Réduire l’accessibilité des denrées alimentaires à haut risque pour la santé en augmentant leur prix : un plaidoyer

La récente décision du gouvernement de réduire le prix de certaines denrées et de produits alimentaires fut bien accueillie. A court terme, cette mesure peut s’avérer bénéfique pour le pouvoir d’achat. Sur le long terme, elle peut avoir un impact négatif sur la santé des populations. Sur certains sujets, il est essentiel de prendre en compte dans les prises de décision, les implications sur la longue durée. Cela est valable pour la fixation des prix des denrées et produits alimentaires à forte consommation. Le gouvernement doit avoir un aperçu clair sur la relation entre accessibilité et santé.

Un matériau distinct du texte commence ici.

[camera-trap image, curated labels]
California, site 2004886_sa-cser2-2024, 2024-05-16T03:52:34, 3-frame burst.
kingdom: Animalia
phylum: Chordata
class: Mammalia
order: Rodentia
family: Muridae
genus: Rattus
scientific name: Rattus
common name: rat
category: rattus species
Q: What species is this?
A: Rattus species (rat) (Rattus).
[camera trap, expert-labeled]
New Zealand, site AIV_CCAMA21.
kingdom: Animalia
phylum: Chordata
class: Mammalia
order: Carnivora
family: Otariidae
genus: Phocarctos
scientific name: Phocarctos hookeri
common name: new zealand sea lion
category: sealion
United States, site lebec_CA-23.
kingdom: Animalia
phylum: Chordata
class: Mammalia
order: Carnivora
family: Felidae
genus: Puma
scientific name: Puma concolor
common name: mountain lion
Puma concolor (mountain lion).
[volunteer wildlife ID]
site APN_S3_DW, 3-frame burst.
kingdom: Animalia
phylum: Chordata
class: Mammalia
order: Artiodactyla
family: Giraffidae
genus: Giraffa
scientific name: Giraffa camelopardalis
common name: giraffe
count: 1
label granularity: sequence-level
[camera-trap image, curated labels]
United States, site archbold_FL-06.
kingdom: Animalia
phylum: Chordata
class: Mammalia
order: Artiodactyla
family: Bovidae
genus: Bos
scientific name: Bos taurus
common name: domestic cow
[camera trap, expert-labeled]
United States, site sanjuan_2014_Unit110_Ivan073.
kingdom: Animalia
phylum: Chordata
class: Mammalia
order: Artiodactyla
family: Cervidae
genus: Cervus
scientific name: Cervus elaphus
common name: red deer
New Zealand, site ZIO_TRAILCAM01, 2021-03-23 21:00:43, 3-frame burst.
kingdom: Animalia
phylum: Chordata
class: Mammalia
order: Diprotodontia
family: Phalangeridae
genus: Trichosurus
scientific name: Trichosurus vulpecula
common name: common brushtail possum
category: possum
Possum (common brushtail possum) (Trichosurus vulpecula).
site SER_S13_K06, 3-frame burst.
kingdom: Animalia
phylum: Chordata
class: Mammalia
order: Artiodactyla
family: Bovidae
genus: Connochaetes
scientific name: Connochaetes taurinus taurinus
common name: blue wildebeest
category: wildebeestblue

Nos habitudes alimentaires ne sont pas bonnes. Elles sont structurées par l’excès et le déficit : l’excès dans la consommation d’aliments à haut risque pour la santé physique et le déficit dans la consommation d’aliments sains. Il existe une corrélation de cause à effet entre régime alimentaire et santé. Ce lien, comme beaucoup de relations de cette nature, n’est certes pas direct, mais il existe. Les denrées concernées par la réduction des prix ont un apport nutritif faible. Leur consommation, déjà excessive, pose un problème de santé publique. Les produits sont souvent associés à la survenue des maladies cardiovasculaires, du diabète (type 2) et de l’obésité. En diminuant leurs prix, le gouvernement rend ces produits davantage accessibles ; l’idéal aurait été de les rendre moins abordables. Le gouvernement aurait dû, au risque de déplaire, augmenter le prix de ces produits. Gouverner, c’est aussi avoir le courage de prendre des décisions impopulaires. En relevant les prix, le gouvernement peut pousser les populations à se tourner vers des alternatives alimentaires plus saines ; une façon d’aider notre système de santé boiteux et coûteux à se remettre sur ses pieds. Les alternatives existent. Il faut les identifier, promouvoir leur production et les rendre moins chers. Les consommateurs sont très sensibles aux augmentations de prix. Surtout lorsqu’ils sont d’avis que le produit n’est pas nécessaire et qu’il existe sur le marché une option de repli moins coûteuse. La consommation excessive du sucre, de l’huile et du riz blanc dans le pays n’est d’aucune nécessité. Elle est plutôt le résultat de mauvaises habitudes. Le gouvernement doit lutter contre ces habitudes, au lieu de leur offrir des conditions favorables d’extension et de pérennisation.
Nous avons besoin d’un changement de paradigme dans les politiques de santé publique. C’est la société qui doit être plus résiliente et non pas seulement le système de santé publique. Le gouvernement doit intervenir sur les déterminants environnementaux et sociaux de la maladie. La pauvreté, le faible niveau d’instruction, les mauvaises habitudes alimentaires, l’absence d’activités physiques régulières, le contact permanent avec des produits toxiques, la forte pollution de l’air dans les zones urbaines et péri-urbaines sont à la source de bien de nos problèmes de santé. A défaut d’enrayer ces facteurs négatifs, le gouvernement doit s’atteler à réduire les menaces et risques qu’ils font peser sur la santé des populations. Une politique de santé publique ne doit pas être seulement curative. Elle ne doit pas seulement être dirigée vers ceux dont la santé est déjà altérée. Elle doit aussi pouvoir réduire les risques de maladie chez ceux qui sont en bonne santé.